▶ The data:
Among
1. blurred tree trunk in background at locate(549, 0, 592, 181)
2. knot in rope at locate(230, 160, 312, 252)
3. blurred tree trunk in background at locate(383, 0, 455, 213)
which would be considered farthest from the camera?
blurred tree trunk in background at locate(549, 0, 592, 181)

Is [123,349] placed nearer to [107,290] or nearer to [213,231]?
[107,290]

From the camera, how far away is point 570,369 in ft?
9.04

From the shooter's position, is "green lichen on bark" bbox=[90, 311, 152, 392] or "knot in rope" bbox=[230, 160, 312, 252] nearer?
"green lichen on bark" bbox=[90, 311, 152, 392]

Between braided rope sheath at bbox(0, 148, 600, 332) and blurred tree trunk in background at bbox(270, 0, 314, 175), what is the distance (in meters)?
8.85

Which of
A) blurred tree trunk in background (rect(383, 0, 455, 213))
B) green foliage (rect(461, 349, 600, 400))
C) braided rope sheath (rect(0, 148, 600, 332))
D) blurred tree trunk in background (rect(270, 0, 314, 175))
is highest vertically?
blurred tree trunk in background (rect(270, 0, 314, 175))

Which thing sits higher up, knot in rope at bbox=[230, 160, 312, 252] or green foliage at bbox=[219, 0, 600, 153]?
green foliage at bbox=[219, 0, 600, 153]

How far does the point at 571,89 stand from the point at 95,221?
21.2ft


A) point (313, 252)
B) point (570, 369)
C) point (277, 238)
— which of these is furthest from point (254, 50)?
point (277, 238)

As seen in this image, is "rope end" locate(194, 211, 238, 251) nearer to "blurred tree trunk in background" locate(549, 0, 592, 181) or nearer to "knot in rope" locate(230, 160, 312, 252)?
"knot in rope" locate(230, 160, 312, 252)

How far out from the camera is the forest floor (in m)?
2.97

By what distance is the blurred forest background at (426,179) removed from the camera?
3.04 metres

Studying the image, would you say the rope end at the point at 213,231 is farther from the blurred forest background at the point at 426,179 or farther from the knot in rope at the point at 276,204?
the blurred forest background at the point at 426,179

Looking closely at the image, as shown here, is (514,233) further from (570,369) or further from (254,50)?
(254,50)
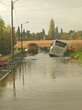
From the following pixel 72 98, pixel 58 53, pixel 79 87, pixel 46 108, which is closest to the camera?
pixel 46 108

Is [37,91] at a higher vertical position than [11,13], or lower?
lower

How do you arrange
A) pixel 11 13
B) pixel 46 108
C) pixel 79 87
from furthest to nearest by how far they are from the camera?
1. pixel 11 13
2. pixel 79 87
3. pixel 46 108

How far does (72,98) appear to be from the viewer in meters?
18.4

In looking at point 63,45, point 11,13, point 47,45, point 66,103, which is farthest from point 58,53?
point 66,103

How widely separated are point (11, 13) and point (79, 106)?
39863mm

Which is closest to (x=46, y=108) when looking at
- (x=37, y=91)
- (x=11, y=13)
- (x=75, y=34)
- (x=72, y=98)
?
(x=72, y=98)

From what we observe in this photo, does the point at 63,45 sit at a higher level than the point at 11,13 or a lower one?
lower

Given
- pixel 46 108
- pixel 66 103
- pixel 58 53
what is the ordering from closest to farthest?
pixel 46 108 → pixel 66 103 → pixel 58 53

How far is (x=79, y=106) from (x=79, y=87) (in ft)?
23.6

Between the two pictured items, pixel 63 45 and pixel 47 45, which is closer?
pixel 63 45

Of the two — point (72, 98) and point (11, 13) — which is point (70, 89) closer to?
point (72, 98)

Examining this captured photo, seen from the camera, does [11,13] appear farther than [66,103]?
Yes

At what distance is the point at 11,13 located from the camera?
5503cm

---

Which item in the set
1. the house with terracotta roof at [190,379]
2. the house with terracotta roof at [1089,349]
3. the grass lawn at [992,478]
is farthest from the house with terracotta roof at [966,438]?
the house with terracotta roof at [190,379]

▶ Task directions:
Pick out every line in the records above that contains the string "with", and copy each one. Case counts.

▶ Solution to this task:
1. the house with terracotta roof at [190,379]
2. the house with terracotta roof at [1089,349]
is farthest from the house with terracotta roof at [966,438]?
the house with terracotta roof at [190,379]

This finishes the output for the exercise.